Робер насторожился. Дело принимало серьезный оборот. Однако он не мог оторвать глаз от Дельво, от этих женщин, повернувшихся к публике обнаженной спиной и шествовавших в печальном кортеже, который художник вел дорогой древних римлян: по крупным каменным плитам, через триумфальные арки с хороводом античных фигур.
— Тебе и на больных плевать, и на Ван Вельде, который мог бы подохнуть по твоей милости, — неумолимо заключил Оливье.
У Фреда вырвался какой-то неопределенный жест.
Должно быть, это означало: «Мне двадцать три года, Сюзи — шлюха, а муж ее — идиот. И с такими вот учителями неизвестно чего ждать от завтрашнего дня. А писать я имею полное право, где хочу, тем более что я это делаю вполне прилично. Нет, в самом деле — что тут плохого? И катитесь вы!..»
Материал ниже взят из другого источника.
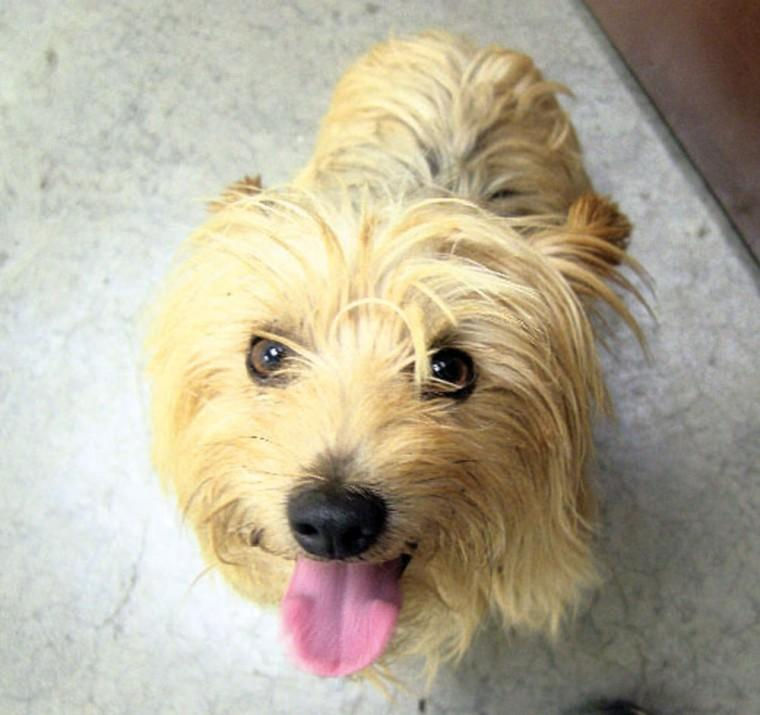 Pet of the Week: Bowie
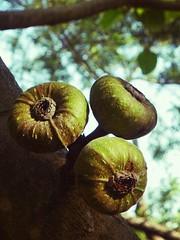 Figs (jgimbitzki) Tags: nature natureza photo foto figo figueira tree rvore fruta fruit figs figos
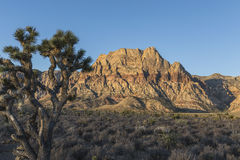 Mt Wilson Dawn an rotem Felsen-Schlucht iin Nevada Stockfotografie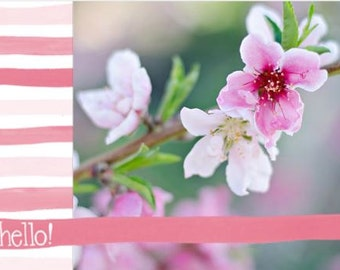 Hello Spring Postcard with envelope - Set of 5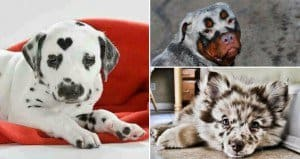 dogs with amazing markings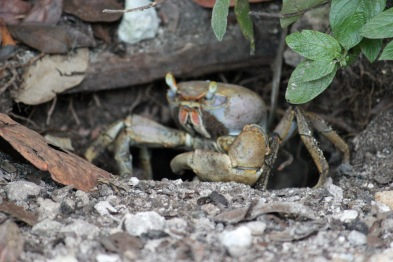 Giant land crab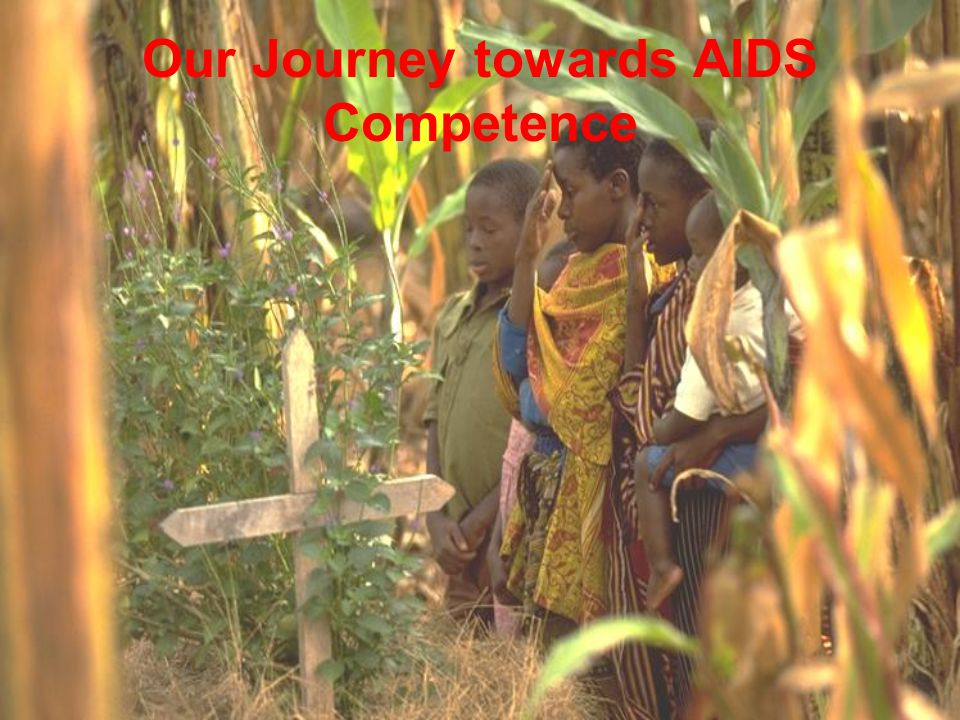 The Constellation for AIDS Competence  Connecting local responses around the world  Committed to the goal of AIDS Competence and  Committed to HCD as a strategy  Founded on December 8, 2004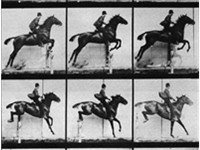 Muybridge sequence of a horse jumping.
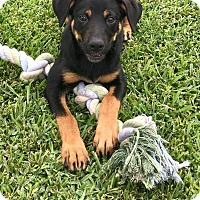Adopt A Pet :: SHELBY - Beaumont, TX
Робера удручало, что у них с Жюльеттой обострились отношения: выходит, каждый из них тянул в свою сторону. Они не понимали друг друга. Они говорили на разных языках. Китайский мандарин и представительница племени инков. А после рассказа жены о случае в Булонском лесу он совсем расстроился. Жюльетта никогда ни словом не обмолвилась об этом эпизоде, хотя он многое мог бы объяснить в ее поведении. А она только сейчас, в присутствии чужих людей, поведала эту историю, словно хотела бросить ему вызов. И сегодняшняя ее откровенность была для него так же оскорбительна, как и вчерашнее молчание.
Глава IV
— Робер, — сказал Оливье, немного успокоившись, — ты не однажды спрашивал меня, что происходит в голове больного. Вот послушай эту запись, я сделал ее сегодня ночью у постели Ван Вельде. Довольно любопытно.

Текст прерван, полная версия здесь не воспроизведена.